Questions to answer:
- a) In the section on cumulative impacts of land use and climate change on biodiversity, how is biodiversity defined?
- b) Write out the section on cumulative impacts of land use and climate change on biodiversity word for word, from "Figure 16:Current and" up to and including "than depicting trends.".

Document section:
★ ★ ★
Cumulative impacts of land use and climate change on biodiversity

For wildlife and ecosystems, however, it is the cumulative impacts of numerous pressures that determine actual effect on the abundance of species, including, but not limited to, infrastructure development and associated land use, forestry, agricultural practices, nitrogen pollution and climate change.

In this section biodiversity has been defined as the average abundance of the original species compared with their original abundance when ecosystems were hardly impacted by people. The abundance of a species means the population size of number of individuals of species. This indicator is in accordance with the indicators agreed upon under the Convention of Biological Diversity (UNEP, 2004).

Figure 16:Current and projected reduction in abundance of biodiversity, expressed as percent of original abundance of biodiversity given no human disturbance. The four scenarios depict the cumulative impacts of climate change, infrastructure development, land use, forestry and N-pollution. Notice that the projections are model outputs on very general datasets and should be used with caution for other than depicting trends.
★ ★ ★
Data:
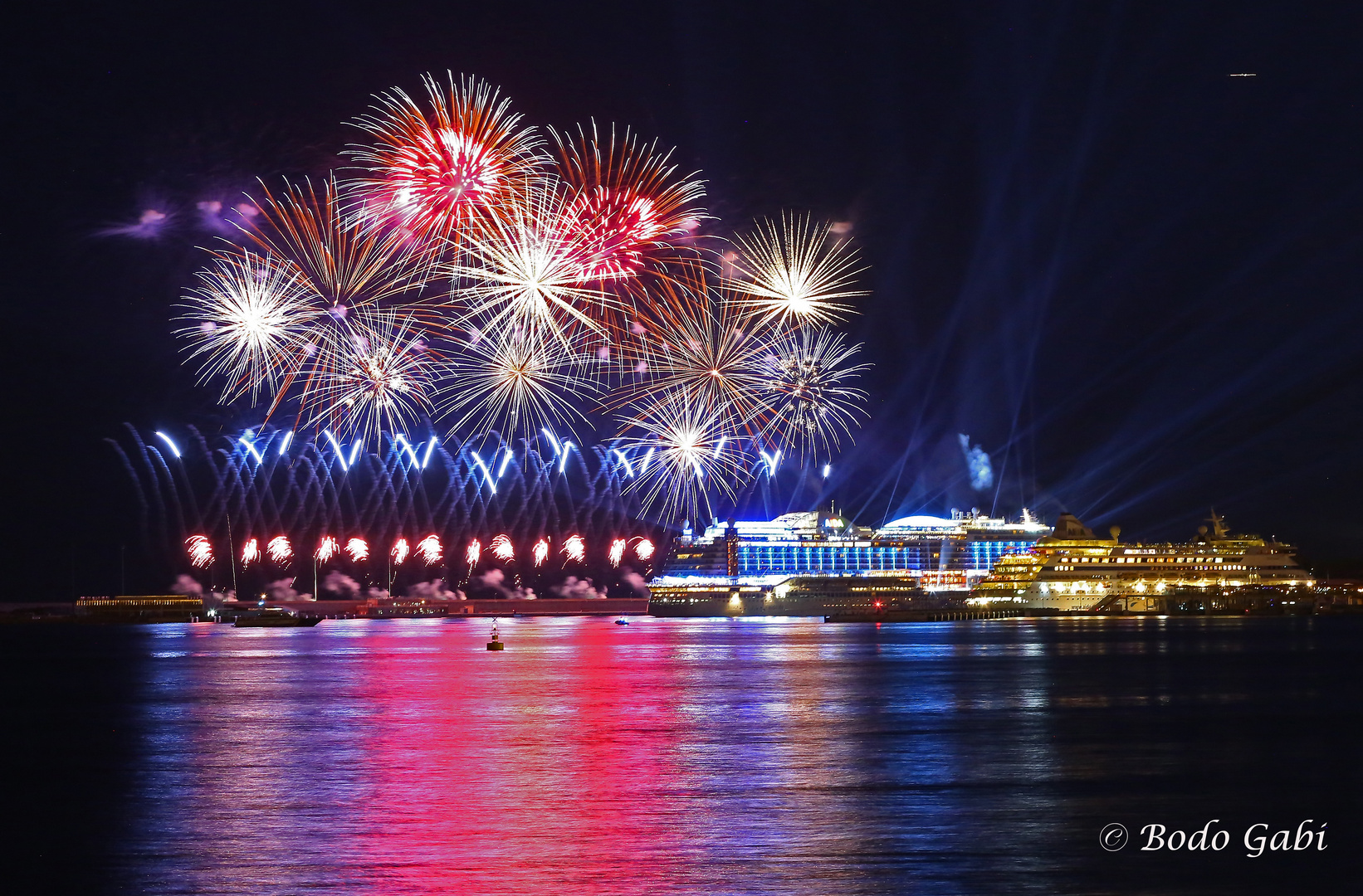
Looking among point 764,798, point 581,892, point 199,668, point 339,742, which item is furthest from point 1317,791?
point 199,668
★ ★ ★
Responses in order:
- a) As the average abundance of the original species compared with their original abundance when ecosystems were hardly impacted by people.

- b)
Figure 16:Current and projected reduction in abundance of biodiversity, expressed as percent of original abundance of biodiversity given no human disturbance. The four scenarios depict the cumulative impacts of climate change, infrastructure development, land use, forestry and N-pollution. Notice that the projections are model outputs on very general datasets and should be used with caution for other than depicting trends.